*Selection*:
** START **
Beats - ELK inputs simplified - for IT wide log management

Tags: #<Tag:0x00007f76fbb0e7e8> #<Tag:0x00007f76fbb0e518> #<Tag:0x00007f76fbb0e338>

ELK inputs simplified

Until now getting data into ELK was not simple. Common solutions like Splunk have Agents, which are easy to configure. The agents can be useful to centrally manage the log forwarding, and to apply the format and encoding individually.

Let’s take a hands on look at Elatic Beats, because it appears to be very promising:

  • get server network and network device flows in correlation (Packetbeats and Logstash Netflow v9)
  • get performance data from Windows and Linux systems
  • get Windows Eventlog and Linux Syslog with a slim agent (FIlebeat)
  • parse application specific data for statistical analysis (JSON for example)
  • handle different logging formats with multiple input streams (Syslog and JSON - one Agent)
  • perform log post processing on the server (GeoIP on webserver access logs for example)
  • visualize logs with Kibana 4
  • or do what you want with the data in Elasticsearch
  • Bonus: use standard log anaalsis tools

Filebeat

Filebeat takes every file input (from Rsyslog etc) and feeds it into Elasticsearch or Logstash.

It works for common Linux distributions (source and binary packages are available) and Windows. So it’s possible to forward application log files from Windows tools with Filebeat as well. These log files can be C:\foobar.log or what ever you like to have in ELK.

On Linux I can easily forward Syslog with Beats to ELK:

As you can see there is a Syslog message, there are the Syslog fields. The log message is received via “beats”. The magic is in between the Beats Agent and the Logstash config here:

filebeat:
  # List of prospectors to fetch data.
  prospectors:
    # Each - is a prospector. Below are the prospector specific configurations
    -
      # Paths that should be crawled and fetched. Glob based paths.
      # To fetch all ".log" files from a specific level of subdirectories
      # /var/log/*/*.log can be used.
      # For each file found under this path, a harvester is started.
      # Make sure not file is defined twice as this can lead to unexpected behaviour.
      paths:
        - /var/log/*.log
        - /var/log/messages
        #- c:\programdata\elasticsearch\logs\*

A prospector is a kind of file input / stream. You specify a path, and later on a codec (like UTF-8). The input_type is either log or stdin for now. The difference is that in case of log the position of the file needs to be remembered and log rotation events need to be handled.
** END **
*Given records*:
** START **
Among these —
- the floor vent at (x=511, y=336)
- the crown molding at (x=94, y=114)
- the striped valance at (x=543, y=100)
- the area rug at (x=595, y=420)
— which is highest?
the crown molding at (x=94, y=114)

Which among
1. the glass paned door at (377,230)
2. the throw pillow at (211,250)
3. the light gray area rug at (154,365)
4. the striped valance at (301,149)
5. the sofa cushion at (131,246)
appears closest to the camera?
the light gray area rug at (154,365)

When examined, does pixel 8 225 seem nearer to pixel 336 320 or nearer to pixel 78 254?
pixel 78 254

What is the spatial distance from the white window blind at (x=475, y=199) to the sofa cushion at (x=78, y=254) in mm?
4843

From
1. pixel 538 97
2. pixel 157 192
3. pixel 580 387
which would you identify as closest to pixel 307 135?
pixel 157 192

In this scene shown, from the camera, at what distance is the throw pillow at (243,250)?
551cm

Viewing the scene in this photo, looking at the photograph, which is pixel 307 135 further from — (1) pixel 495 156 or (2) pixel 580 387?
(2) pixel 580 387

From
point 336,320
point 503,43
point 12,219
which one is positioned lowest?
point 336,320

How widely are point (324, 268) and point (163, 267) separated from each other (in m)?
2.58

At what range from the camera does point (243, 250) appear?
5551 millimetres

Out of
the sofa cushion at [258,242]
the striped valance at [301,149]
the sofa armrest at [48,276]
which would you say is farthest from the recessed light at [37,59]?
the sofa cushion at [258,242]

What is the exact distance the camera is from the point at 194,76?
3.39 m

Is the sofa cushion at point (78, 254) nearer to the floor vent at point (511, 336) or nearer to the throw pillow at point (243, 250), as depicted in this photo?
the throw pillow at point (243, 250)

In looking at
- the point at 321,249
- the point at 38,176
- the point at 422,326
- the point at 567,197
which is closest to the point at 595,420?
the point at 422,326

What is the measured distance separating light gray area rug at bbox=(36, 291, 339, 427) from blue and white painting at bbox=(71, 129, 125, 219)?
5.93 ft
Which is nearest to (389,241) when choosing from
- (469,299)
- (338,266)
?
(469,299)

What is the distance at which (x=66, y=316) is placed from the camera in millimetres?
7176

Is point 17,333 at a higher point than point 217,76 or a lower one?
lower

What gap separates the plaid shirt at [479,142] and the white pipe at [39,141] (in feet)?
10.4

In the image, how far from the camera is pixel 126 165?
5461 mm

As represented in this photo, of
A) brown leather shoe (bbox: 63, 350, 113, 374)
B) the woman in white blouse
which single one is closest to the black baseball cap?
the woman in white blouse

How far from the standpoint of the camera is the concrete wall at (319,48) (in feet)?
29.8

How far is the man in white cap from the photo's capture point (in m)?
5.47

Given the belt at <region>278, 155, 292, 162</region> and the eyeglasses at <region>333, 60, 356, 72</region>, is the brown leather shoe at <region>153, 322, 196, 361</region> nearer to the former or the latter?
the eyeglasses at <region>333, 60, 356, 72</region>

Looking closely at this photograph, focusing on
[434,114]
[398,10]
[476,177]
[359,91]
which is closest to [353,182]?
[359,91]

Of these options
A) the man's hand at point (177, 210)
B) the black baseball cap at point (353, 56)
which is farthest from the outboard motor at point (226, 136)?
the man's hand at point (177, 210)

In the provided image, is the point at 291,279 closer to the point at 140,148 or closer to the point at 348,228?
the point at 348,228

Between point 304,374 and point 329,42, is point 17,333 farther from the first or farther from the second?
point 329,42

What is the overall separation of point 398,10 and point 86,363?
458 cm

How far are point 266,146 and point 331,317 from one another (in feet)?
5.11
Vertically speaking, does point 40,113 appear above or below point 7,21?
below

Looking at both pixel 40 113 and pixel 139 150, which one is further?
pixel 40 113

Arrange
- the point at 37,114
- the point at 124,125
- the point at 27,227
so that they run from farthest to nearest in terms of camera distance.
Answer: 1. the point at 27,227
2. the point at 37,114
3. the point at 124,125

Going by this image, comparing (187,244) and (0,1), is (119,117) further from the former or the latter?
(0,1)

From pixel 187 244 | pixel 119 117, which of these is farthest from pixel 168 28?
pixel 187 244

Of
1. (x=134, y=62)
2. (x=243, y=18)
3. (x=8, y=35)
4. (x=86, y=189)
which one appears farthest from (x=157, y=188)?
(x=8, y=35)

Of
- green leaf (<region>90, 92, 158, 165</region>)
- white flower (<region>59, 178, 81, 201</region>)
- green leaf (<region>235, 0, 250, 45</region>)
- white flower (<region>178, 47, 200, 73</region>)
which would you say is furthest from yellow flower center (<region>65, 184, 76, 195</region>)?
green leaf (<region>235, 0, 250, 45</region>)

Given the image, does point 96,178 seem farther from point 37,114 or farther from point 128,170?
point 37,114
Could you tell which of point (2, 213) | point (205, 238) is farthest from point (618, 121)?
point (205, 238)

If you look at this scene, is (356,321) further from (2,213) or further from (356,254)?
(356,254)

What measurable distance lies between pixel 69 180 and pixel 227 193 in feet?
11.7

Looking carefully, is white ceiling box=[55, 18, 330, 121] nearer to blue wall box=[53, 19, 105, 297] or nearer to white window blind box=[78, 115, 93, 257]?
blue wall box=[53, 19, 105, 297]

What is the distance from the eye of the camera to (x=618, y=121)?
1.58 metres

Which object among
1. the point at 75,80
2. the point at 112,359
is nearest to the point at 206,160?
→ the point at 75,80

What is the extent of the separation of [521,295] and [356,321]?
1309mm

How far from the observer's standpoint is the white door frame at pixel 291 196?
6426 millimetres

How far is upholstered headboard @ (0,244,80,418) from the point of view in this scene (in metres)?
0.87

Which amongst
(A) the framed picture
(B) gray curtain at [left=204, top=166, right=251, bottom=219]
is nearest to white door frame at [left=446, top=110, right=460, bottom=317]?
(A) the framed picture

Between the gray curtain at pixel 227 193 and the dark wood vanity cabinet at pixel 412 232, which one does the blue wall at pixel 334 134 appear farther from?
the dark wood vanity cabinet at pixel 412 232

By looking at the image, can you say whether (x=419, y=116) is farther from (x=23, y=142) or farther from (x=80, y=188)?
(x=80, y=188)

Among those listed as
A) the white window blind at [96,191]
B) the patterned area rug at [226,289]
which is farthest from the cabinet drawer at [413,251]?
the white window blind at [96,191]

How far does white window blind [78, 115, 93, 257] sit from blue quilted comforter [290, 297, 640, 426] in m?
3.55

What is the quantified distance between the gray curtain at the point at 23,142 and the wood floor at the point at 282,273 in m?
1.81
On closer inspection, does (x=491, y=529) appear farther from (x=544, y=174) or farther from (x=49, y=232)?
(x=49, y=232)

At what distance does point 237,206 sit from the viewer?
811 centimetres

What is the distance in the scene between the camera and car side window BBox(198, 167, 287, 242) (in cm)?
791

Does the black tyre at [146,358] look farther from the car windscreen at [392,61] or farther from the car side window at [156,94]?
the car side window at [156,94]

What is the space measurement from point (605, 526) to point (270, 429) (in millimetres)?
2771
** END **
*What to work on*:
**a)** Write out the passage of the Beats article starting with "# To fetch all" and going on through "to be handled.".
**b)** Continue the Beats article from the point where it stops.

*Results by task*:
**a)**
# To fetch all ".log" files from a specific level of subdirectories
      # /var/log/*/*.log can be used.
      # For each file found under this path, a harvester is started.
      # Make sure not file is defined twice as this can lead to unexpected behaviour.
      paths:
        - /var/log/*.log
        - /var/log/messages
        #- c:\programdata\elasticsearch\logs\*

A prospector is a kind of file input / stream. You specify a path, and later on a codec (like UTF-8). The input_type is either log or stdin for now. The difference is that in case of log the position of the file needs to be remembered and log rotation events need to be handled.

**b)**
# Type to be published in the 'type' field. For Elasticsearch output,
  # the type defines the document type these entries should be stored
  # in. Default: log
  document_type: syslog

Now lets tell the log server (Logstash / Elasticsearch) that the document type is syslog and the fields can get filtered:

[email protected]:/etc/logstash/conf.d# more 10-syslog.conf 
filter {
  if [type] == "syslog" {
    grok {
      match => { "message" => "%{SYSLOGTIMESTAMP:syslog_timestamp} %{SYSLOGHOST:syslog_hostname} %{DATA:syslog_progr
am}(?:\[%{POSINT:syslog_pid}\])?: %{GREEDYDATA:syslog_message}" }
      add_field => [ "received_at", "%{@timestamp}" ]
      add_field => [ "received_from", "%{host}" ]
    }
    syslog_pri { }
    date {
      match => [ "syslog_timestamp", "MMM  d HH:mm:ss", "MMM dd HH:mm:ss" ]
    }
  }
}

Fair enough, ain’t it?

Put “syslog” and it gets filtered like syslog. Once you have the fields you can do what you want with Kibana 4 and the visualizations.

So my JSON file...

A JSON formatted log file would simply be another prospected and you can tag it as the input of choice.

more 12-suricata.conf 
filter {

  if [type] == "SuricataIDPS" {
    date {
      match => [ "timestamp", "ISO8601" ]
    }
    ruby {
      code => "if event['event_type'] == 'fileinfo'; event['fileinfo']['type']=event['fileinfo']['magic'].to_s.split
(',')[0]; end;" 
    }
    json {
      source => "message"
    }

  }

In this snippet you can see that the field message (assuming this is JSON encoded), gets parsed and the fields get populated. The important point is, that the type is unique and fits the filter.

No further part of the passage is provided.